Exploring Collectors
Speakers: Venkat Subramaniam
For more blog posts, see The Oracle Code One table of contents
General
- Common operations; filter, map, reduce
- Filter – like a coin sorter. Will let some values through and discard others
- Reduce – go from a stream to a non stream
- Collect is a reduce operation
- Functions should be pure – doesn’t change anything *and* doesn’t depend on anything that could change
Collectors – concepts
- Don’t call add() in a forEach. Should be using a Collector
- Can’t parallelize code when have shared mutability (ex: add() in forEach)
- Can’t say “the code worked”. Can say “the code behaved”
- If use ConcurrentList, it’s a ticking time bomb for when someone changes the list type.
- Should write collect(Collectors.toList()) or collect(toList()). Already handles concurrency (when running with a parallel stream)
- Venkat prefers using Collectors as a static import and just calling toList()
- Collectors are recursive data structures. The second parameter is another Collector
- Often need to chain collectors to do what want.

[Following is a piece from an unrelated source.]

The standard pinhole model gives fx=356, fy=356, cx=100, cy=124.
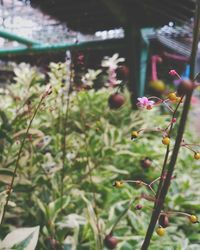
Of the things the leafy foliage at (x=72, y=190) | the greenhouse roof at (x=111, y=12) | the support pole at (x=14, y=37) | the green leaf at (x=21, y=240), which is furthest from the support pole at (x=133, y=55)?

- Ok to write code “the long way” and then refactor once have passing tests
Collectors – Code
- Java 10+: toUnmodifiableList() – immutable list
- partitioningBy – when need both the matching and non matching results. Avoids needing two passes of data to get result.
- joining(“, “) – comma separated
- groupingBy(Person::getName) – create map with key as name and value as list of Person objects. Conceptualize as buckets. Put items in bucket by key
- groupingBy(Person::getName, mapping(Person::getAge, toList())) – map after group. Perform mapping right before throw data into bucket.

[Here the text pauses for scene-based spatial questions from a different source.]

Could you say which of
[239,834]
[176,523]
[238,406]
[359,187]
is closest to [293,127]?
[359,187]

- groupingBy(Person::getName, counting()) – value is # matching values
- groupingBy(Person::getName, collectingAndThen(counting(), Long::intValue)) – transform the result of a collector to a different type
My take
I like that Venkat talked about how to write code “the long way” to explain the power of collectors. This was a good review. And good motivation as we update our OCP book (I have the streams chapter). I like the bucket analogy for groupingBy(). I didn’t know about collectingAndThen() The 45 minutes flew!